EXTRACTED TEXT ->
Grand Slam memories: ‘Cardiff turned green that day’

Readers recall their Grand Slam stories ahead of another tilt at history on Saturday

Stephen Jones of Wales kicks a last minute penalty that drops short of the posts in Cardiff in 2009. Photograph: Inpho

Stephen Jones of Wales kicks a last minute penalty that drops short of the posts in Cardiff in 2009. Photograph: Inpho

 

Since the Four Nations became the Five Nations in 1908, and the concept of the Grand Slam was born, Ireland have only reached the Promised Land twice.

There was the class of 1948, their legacy cemented in sepia – and the crop of 2009, still vivid and fresh in our memories, soaked in champagne on the Millennium Stadium turf.

Joe Schmidt’s current side have already cemented their status as one of the greatest teams in Irish rugby history. On Saturday they can go one further and bring home a third Grand Slam.

The Irish Times asked readers to tell us about their Grand Slam memories. Here’s a selection of the tributes we received . . .

PROBLEM REQUIREMENTS -> Revise the Grand Slam memories article from "Readers recall their" up to and including "Promised Land twice.", putting "drop goal" wherever "penalty" appears.

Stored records
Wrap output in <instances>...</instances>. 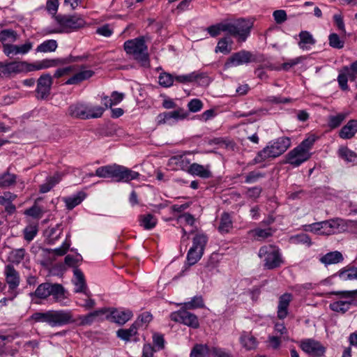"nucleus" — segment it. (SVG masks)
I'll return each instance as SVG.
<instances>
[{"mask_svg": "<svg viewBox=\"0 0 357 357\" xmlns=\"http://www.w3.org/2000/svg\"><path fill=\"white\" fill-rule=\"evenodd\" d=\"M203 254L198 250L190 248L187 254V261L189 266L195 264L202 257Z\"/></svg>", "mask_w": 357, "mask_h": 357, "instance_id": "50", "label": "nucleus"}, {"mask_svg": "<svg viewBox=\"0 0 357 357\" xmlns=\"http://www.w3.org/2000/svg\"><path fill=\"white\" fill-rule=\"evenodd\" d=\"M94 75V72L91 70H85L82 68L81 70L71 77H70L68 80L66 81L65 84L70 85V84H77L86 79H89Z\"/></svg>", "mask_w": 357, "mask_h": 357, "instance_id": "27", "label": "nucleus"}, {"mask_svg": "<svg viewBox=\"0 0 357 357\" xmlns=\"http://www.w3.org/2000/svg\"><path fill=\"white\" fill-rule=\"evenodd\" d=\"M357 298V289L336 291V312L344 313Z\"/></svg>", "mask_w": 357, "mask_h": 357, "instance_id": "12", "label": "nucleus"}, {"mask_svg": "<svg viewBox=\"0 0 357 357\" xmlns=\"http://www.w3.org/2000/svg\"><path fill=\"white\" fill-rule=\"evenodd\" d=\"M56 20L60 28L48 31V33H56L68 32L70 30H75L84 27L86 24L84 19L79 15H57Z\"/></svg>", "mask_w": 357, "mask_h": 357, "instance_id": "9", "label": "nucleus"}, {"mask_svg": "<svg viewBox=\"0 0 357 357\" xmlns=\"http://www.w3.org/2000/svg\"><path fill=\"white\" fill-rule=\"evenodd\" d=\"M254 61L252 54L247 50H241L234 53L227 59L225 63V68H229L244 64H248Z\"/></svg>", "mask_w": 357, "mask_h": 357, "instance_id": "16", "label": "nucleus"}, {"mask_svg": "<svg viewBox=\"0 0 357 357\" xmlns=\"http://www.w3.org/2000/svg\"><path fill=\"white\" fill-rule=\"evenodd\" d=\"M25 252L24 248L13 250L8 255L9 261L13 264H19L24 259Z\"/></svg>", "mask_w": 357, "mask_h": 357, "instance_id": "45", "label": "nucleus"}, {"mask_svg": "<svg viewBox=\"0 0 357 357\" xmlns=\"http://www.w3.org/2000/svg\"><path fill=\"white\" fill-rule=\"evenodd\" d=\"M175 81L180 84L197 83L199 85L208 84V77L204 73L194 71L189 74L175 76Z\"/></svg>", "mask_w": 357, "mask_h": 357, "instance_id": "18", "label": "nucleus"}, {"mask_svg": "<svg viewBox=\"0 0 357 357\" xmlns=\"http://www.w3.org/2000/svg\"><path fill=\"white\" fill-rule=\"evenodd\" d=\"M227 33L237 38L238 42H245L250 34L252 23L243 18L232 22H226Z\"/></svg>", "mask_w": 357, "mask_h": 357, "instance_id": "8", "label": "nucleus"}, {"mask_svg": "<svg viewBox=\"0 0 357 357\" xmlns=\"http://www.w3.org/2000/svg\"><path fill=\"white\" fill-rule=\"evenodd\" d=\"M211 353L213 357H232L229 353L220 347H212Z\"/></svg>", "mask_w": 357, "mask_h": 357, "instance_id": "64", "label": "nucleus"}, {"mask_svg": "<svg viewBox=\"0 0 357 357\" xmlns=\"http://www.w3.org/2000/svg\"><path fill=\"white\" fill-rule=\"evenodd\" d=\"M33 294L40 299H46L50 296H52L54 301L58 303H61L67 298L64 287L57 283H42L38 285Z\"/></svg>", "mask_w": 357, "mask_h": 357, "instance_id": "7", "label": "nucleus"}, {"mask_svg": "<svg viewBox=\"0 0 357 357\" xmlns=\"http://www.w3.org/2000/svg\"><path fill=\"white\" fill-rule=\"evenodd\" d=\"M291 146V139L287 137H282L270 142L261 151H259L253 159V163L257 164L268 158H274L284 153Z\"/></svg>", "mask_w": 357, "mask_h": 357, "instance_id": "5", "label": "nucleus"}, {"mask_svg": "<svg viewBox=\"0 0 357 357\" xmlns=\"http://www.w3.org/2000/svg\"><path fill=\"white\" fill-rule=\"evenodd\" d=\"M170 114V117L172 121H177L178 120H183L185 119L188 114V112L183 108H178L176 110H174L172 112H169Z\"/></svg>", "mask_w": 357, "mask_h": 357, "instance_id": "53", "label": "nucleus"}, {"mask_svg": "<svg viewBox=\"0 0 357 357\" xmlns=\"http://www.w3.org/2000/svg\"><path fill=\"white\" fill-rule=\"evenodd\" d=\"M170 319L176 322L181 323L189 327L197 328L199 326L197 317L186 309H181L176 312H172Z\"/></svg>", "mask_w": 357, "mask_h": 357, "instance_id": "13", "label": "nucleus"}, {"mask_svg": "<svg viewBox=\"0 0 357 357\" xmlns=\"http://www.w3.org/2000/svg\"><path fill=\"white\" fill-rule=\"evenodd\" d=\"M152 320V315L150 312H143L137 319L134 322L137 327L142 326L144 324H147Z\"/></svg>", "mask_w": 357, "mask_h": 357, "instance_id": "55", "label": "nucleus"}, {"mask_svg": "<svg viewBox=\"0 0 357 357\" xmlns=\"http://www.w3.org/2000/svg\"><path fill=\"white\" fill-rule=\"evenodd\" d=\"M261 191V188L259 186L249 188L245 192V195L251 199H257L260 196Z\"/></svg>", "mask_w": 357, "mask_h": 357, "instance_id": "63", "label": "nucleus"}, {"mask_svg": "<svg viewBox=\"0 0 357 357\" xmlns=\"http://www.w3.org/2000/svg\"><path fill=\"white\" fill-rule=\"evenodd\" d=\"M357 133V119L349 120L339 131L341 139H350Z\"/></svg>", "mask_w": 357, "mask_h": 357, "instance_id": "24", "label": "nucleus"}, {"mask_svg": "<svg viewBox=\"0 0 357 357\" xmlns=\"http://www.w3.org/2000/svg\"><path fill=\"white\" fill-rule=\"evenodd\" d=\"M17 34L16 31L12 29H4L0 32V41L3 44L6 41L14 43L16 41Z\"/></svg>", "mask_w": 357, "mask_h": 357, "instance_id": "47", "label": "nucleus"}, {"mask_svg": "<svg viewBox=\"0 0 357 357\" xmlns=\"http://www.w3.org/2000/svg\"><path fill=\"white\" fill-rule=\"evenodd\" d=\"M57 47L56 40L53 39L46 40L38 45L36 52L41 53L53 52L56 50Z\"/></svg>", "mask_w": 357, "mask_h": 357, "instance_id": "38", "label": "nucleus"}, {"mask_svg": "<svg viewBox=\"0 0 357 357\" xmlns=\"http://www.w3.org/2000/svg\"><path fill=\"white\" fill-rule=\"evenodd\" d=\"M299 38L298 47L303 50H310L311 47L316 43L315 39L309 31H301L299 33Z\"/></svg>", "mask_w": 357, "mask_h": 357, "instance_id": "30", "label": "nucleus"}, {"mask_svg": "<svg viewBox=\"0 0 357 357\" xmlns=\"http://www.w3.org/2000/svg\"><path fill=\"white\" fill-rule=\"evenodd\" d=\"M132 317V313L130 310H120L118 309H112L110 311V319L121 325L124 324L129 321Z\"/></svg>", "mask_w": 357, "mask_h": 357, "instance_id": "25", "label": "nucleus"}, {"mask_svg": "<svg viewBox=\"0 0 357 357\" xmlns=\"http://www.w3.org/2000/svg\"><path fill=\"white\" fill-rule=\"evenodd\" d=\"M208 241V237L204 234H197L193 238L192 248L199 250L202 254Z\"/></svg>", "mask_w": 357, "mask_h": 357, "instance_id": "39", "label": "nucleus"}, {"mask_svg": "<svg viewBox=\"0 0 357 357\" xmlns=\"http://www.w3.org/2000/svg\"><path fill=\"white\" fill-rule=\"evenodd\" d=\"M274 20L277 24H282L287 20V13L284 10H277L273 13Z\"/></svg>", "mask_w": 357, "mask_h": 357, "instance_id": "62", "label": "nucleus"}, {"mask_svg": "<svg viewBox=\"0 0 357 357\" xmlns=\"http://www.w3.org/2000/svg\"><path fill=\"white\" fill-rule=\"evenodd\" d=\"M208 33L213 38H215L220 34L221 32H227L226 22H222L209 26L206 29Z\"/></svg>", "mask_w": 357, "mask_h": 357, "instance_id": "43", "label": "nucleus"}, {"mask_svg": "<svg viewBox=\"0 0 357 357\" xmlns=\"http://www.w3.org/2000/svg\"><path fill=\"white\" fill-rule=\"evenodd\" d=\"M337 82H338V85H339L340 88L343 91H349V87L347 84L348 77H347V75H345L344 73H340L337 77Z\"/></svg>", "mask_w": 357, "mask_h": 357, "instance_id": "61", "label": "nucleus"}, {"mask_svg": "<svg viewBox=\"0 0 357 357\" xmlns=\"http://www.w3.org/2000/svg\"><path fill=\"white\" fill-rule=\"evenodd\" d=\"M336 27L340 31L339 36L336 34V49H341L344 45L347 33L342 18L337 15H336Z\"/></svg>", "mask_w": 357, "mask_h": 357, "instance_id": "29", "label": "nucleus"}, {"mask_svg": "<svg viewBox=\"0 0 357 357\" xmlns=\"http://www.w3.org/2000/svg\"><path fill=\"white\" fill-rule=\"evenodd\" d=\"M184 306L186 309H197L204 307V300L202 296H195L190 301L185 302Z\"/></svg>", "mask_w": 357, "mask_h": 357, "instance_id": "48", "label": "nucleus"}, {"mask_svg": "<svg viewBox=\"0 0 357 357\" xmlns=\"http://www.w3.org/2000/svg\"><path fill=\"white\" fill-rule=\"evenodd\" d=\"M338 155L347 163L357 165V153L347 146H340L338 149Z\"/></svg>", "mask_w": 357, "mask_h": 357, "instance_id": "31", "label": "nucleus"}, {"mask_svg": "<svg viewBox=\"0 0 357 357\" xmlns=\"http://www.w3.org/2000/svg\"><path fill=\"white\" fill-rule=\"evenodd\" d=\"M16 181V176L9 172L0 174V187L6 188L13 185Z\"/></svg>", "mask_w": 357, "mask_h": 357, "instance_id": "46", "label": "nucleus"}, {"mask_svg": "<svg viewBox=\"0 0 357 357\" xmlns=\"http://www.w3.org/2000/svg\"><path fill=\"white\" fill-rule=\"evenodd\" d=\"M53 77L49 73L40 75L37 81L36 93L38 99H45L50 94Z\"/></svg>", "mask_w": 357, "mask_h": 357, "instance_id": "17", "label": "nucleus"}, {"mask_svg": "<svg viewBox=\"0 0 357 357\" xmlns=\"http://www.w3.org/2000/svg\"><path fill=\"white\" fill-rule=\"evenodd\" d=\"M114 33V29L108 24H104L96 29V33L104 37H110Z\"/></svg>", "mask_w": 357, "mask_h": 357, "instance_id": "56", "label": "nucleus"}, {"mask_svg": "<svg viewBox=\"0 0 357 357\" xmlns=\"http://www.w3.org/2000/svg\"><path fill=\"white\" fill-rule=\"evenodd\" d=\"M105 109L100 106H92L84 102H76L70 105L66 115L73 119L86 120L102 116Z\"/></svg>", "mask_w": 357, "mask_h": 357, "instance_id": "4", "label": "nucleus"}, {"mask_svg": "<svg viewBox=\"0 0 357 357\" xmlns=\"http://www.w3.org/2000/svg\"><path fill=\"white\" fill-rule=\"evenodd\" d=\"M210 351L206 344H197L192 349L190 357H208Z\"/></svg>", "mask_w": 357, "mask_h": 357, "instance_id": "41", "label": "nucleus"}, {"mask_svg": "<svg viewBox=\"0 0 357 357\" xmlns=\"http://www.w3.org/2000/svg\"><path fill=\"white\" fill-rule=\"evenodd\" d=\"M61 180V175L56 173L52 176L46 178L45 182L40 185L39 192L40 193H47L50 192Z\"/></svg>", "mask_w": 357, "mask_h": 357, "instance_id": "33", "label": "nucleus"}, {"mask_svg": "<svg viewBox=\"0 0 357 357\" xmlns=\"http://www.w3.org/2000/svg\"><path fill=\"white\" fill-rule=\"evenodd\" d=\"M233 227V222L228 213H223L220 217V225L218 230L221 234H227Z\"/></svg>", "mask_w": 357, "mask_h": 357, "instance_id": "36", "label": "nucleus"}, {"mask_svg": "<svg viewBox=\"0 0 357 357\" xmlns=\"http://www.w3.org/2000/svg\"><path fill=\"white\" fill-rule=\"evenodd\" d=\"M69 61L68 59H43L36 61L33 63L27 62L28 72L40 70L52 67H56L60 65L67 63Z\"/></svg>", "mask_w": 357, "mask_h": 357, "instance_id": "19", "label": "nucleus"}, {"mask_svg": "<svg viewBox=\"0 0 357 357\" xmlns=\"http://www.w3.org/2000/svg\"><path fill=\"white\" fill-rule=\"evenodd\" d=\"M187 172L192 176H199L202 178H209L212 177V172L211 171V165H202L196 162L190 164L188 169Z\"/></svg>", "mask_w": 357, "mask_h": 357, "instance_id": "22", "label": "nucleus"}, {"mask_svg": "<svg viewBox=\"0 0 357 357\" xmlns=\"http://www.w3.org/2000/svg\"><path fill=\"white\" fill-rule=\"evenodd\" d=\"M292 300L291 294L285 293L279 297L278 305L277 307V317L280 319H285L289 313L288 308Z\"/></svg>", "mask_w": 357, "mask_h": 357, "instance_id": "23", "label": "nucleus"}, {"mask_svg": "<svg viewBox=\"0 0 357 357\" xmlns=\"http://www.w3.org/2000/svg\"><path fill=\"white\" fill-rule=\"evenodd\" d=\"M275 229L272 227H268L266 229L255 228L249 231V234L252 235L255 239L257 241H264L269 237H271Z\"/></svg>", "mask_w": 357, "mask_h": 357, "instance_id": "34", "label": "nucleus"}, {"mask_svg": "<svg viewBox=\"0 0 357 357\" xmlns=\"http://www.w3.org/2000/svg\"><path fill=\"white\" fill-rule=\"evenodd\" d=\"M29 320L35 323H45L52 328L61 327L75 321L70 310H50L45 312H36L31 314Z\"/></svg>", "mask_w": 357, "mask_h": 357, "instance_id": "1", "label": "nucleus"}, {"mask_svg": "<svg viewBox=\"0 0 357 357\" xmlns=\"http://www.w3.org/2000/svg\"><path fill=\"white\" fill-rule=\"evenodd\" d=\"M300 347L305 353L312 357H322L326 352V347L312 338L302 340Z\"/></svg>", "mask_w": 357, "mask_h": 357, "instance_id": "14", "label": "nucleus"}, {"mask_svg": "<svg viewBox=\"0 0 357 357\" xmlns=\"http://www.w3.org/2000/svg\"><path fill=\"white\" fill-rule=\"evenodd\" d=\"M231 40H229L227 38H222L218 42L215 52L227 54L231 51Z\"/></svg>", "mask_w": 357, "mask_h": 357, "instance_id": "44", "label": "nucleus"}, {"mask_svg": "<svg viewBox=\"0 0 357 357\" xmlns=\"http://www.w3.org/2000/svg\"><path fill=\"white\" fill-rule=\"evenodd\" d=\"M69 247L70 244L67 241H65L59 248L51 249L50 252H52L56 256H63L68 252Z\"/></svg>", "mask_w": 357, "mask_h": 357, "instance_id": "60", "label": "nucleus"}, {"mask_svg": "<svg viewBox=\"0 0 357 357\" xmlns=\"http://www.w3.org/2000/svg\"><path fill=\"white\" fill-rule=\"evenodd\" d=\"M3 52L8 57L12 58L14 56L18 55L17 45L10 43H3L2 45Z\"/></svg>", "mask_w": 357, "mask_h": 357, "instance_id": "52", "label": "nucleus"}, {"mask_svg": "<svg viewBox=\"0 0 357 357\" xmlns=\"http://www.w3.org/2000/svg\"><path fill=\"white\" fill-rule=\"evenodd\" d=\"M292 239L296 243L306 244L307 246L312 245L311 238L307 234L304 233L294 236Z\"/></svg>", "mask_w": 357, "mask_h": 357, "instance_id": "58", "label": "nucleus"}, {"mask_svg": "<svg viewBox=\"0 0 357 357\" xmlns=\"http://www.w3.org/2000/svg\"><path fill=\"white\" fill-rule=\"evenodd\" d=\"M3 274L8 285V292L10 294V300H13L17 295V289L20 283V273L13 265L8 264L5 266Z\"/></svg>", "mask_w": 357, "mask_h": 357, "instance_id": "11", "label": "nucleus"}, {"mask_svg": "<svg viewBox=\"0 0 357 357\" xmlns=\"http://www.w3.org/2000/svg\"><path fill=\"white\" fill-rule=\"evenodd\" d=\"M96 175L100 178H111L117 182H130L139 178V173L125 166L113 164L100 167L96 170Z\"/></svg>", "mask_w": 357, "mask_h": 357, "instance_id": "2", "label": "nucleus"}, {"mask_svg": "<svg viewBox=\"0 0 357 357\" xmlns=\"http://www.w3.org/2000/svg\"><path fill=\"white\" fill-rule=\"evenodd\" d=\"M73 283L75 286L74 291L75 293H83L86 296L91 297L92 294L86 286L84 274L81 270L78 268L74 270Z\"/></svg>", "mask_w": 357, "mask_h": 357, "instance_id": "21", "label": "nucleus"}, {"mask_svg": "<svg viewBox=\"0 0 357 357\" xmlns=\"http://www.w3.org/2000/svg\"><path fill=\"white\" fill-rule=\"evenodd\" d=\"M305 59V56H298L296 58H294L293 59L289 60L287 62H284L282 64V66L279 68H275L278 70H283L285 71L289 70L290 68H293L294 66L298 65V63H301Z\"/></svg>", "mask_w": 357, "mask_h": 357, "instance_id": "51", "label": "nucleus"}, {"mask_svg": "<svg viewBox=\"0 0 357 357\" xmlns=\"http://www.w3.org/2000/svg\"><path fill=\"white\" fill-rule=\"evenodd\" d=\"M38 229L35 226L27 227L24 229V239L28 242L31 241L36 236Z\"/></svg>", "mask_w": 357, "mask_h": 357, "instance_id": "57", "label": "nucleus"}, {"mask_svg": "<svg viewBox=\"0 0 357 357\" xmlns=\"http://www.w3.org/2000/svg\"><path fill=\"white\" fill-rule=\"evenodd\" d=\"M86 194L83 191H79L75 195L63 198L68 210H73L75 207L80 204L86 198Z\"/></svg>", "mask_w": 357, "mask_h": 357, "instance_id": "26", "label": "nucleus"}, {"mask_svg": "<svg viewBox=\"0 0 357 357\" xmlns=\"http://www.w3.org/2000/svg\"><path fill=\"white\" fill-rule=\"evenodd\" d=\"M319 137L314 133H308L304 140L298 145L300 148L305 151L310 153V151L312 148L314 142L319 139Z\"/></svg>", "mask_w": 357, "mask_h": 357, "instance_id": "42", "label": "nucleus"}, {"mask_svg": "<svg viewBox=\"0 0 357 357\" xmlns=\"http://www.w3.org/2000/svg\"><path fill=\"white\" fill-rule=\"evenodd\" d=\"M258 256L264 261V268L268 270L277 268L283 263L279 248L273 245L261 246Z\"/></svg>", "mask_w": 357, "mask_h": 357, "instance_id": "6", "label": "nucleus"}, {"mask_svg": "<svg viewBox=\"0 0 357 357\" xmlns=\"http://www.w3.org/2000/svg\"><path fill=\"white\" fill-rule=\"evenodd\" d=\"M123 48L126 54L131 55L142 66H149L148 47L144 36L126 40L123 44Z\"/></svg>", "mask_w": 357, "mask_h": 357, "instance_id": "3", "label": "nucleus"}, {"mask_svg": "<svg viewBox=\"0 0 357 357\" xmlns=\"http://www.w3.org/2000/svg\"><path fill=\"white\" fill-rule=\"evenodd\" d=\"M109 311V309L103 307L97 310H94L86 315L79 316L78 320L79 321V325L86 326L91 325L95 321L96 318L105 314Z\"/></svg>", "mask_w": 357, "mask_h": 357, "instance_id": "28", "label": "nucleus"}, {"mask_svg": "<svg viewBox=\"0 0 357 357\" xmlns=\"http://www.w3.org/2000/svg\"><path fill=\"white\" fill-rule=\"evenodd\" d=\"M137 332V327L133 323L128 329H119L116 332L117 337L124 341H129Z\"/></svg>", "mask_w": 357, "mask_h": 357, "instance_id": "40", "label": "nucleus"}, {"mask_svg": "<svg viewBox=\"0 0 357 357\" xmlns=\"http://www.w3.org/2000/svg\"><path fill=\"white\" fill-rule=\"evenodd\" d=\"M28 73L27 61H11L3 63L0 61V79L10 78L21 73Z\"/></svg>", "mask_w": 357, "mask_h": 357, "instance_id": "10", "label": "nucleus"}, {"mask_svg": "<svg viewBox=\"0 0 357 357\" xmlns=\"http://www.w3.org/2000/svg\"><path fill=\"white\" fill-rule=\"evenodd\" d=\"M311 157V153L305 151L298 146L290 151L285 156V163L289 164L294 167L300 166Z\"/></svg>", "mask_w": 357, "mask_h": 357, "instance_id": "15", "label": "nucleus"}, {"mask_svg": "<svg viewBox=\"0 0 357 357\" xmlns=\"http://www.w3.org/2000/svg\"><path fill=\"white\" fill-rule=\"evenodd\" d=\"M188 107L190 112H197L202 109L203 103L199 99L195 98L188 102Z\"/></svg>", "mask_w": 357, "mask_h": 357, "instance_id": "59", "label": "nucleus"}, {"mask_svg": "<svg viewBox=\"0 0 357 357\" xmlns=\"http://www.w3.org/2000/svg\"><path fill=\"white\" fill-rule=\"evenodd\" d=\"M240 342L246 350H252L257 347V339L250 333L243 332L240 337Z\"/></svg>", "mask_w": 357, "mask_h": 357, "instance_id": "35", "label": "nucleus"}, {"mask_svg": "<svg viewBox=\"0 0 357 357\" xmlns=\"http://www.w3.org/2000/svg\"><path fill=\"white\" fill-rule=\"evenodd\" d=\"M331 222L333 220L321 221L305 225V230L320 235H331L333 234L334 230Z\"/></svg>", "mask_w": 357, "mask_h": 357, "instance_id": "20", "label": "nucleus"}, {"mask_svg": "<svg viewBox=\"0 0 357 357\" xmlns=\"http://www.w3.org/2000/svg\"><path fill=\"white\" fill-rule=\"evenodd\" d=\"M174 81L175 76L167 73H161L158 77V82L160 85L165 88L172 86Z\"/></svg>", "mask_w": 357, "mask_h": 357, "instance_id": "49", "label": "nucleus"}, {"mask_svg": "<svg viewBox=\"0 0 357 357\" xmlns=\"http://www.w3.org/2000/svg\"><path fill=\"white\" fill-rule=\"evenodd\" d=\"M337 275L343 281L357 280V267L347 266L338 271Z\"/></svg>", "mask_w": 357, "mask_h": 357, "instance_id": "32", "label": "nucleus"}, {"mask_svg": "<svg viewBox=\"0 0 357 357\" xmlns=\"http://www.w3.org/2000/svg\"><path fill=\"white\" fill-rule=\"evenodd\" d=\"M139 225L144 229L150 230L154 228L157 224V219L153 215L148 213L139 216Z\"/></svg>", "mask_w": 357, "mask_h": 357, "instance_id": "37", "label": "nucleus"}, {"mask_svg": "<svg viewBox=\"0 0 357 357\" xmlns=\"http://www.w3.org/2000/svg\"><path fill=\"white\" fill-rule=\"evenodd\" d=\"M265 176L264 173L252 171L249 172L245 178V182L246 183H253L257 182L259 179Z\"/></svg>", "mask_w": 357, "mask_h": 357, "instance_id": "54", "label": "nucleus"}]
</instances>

RESULT ->
Readers recall their Grand Slam stories ahead of another tilt at history on Saturday

Stephen Jones of Wales kicks a last minute drop goal that drops short of the posts in Cardiff in 2009. Photograph: Inpho

Stephen Jones of Wales kicks a last minute drop goal that drops short of the posts in Cardiff in 2009. Photograph: Inpho

 

Since the Four Nations became the Five Nations in 1908, and the concept of the Grand Slam was born, Ireland have only reached the Promised Land twice.